Extra | Alexandra Millner | aus FALTER 41/07 vom 10.10.2007

SUCHT Mit "Stierhunger" legt Linda Stift einen Roman vor, der sich auf kunstvolle und mitunter sogar komische Weise mit dem um sich greifenden Phänomen der Bulimie auseinandersetzt.

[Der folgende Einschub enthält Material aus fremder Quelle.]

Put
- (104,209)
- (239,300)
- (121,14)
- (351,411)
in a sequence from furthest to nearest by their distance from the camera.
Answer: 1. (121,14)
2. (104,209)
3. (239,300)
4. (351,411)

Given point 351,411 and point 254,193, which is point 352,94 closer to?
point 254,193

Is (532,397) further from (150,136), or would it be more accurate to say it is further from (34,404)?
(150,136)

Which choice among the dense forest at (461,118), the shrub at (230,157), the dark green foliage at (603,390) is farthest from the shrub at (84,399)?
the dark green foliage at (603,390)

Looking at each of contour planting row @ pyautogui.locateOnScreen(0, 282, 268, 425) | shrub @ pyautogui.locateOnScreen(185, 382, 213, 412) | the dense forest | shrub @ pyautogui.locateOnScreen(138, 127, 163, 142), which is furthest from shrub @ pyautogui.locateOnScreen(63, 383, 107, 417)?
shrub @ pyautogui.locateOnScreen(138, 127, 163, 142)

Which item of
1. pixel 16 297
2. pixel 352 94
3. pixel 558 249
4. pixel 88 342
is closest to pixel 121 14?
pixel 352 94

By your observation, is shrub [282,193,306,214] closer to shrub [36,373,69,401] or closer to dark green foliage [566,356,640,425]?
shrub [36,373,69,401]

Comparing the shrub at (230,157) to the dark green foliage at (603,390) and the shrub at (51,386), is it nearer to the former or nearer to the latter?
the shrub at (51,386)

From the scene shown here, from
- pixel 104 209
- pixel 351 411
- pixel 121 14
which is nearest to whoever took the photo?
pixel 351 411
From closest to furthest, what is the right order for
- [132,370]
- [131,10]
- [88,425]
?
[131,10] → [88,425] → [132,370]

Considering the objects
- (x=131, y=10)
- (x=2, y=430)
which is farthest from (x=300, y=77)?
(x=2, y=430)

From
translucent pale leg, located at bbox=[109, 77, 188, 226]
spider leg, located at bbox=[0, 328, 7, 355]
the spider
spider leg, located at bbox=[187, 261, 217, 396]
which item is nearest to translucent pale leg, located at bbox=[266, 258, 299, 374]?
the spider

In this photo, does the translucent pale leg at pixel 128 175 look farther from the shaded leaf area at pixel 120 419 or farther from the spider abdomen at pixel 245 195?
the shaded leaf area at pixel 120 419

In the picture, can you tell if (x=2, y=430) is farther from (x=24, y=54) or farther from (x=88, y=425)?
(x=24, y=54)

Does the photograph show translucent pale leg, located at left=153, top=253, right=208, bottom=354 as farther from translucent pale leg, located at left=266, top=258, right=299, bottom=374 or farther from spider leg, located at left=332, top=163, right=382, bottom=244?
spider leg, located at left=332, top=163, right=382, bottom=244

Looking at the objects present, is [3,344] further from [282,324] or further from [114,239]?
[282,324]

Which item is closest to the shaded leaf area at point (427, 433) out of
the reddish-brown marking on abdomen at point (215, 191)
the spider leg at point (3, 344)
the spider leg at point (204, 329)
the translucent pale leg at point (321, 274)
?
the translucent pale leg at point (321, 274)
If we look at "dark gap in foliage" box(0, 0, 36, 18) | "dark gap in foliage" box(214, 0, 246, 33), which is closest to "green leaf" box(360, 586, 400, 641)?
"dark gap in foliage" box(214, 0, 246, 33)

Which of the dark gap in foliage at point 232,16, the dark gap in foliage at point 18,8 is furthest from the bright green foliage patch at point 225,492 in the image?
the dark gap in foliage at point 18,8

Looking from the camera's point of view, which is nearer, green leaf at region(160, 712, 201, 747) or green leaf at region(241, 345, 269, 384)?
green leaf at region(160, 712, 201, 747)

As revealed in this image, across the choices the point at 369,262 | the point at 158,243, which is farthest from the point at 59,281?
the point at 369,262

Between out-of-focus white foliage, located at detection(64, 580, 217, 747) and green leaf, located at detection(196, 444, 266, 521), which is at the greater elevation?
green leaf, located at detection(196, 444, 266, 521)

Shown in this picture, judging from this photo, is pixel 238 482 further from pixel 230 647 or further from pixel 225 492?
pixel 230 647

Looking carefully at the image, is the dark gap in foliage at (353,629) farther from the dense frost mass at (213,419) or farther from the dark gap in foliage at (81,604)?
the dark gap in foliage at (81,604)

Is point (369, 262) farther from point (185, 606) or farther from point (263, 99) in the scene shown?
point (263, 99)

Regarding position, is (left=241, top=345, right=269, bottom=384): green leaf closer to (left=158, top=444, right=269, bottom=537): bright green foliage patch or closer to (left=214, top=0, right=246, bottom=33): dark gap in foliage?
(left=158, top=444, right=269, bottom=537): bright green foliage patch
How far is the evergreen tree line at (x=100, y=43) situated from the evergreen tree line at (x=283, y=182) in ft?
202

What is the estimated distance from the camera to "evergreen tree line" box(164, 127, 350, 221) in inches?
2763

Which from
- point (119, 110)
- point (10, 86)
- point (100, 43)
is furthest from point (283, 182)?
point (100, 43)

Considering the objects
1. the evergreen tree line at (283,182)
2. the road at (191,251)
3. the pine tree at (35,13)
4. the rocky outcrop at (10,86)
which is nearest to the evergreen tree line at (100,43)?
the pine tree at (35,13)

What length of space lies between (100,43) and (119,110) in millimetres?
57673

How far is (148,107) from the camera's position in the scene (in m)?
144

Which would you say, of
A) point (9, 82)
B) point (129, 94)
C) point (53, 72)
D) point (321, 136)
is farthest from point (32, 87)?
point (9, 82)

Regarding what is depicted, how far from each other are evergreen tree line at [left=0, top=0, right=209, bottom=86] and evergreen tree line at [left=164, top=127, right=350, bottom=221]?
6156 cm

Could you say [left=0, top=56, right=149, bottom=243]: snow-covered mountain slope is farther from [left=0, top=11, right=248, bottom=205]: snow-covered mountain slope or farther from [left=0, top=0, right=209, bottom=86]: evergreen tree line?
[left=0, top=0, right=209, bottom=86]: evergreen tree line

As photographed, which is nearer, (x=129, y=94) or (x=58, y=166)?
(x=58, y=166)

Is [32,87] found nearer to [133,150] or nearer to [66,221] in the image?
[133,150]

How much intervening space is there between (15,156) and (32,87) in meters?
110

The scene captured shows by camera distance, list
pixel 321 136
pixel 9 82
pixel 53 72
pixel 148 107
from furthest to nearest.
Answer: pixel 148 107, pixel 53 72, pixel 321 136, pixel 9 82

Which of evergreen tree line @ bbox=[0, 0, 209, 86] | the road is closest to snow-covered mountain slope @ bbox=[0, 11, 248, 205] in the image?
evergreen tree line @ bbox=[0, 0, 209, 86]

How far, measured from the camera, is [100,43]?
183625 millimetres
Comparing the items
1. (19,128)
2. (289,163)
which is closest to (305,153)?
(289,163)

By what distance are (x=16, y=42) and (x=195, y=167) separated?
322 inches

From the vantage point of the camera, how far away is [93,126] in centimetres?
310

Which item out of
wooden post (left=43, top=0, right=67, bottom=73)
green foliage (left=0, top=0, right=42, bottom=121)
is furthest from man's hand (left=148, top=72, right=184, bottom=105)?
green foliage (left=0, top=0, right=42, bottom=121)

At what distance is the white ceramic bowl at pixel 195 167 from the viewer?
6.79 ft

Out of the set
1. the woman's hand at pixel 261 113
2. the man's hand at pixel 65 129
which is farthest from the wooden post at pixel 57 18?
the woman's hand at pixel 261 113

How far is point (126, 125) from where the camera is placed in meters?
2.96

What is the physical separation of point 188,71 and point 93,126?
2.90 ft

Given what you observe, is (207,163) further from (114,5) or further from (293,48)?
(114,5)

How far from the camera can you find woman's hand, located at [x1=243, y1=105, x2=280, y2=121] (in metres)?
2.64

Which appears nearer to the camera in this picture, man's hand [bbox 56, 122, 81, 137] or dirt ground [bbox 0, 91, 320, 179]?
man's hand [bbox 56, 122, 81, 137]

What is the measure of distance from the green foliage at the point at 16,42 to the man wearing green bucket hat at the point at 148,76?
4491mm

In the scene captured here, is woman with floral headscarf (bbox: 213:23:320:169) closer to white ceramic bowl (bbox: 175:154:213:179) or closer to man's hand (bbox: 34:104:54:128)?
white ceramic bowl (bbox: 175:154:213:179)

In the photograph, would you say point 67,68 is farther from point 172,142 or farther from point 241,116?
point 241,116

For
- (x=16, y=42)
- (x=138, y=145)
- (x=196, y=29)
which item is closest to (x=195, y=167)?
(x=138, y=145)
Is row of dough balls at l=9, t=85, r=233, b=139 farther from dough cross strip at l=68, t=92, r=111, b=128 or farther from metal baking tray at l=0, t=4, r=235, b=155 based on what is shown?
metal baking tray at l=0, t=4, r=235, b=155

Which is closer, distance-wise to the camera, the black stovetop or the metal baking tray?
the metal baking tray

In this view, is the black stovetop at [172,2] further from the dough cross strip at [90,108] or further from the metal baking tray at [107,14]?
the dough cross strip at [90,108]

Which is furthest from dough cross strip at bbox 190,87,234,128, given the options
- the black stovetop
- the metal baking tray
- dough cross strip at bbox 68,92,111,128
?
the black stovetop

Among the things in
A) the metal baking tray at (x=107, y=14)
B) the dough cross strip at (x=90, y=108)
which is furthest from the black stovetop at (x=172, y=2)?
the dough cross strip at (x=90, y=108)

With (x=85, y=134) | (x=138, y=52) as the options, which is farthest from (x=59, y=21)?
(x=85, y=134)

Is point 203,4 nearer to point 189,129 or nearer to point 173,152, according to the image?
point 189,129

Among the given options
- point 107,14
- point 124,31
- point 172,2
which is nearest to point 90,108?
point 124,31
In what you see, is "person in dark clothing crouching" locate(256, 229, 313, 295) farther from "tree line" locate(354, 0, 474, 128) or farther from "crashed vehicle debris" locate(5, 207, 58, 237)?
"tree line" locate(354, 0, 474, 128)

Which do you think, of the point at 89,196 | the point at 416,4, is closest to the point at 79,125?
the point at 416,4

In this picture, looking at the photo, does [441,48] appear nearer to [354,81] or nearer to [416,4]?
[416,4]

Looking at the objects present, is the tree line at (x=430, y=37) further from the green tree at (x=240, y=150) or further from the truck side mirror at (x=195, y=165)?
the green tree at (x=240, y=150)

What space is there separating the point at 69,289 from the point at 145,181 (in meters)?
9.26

Die Katastrophe nimmt mit einer harmlosen Einladung zur Kaffeejause ihren Lauf. Die junge Ich-Erzählerin wird auf der Straße von einer ältlichen Dame eingeladen, mit ihr einen Gugelhupf zu teilen: "Das erste Kuchenstück hatte ich nach anfänglichem Zögern mit einigem Genuss gegessen, das zweite hatte Frau Hohenembs mir gegen meinen Willen aufgedrängt, das dritte nahm ich mir unaufgefordert selbst, weil es ohnehin schon egal war." Die andere Kuchenhälfte verschlingt sie im Stehen in ihrer Wohnung - und würgt kurze Zeit später wieder alles heraus. Es ist ihre erste Süßspeise seit zwei und ihr erster Brechanfall seit 15 Jahren: Die besiegt geglaubte Fress-Brech-Sucht hat sie wieder.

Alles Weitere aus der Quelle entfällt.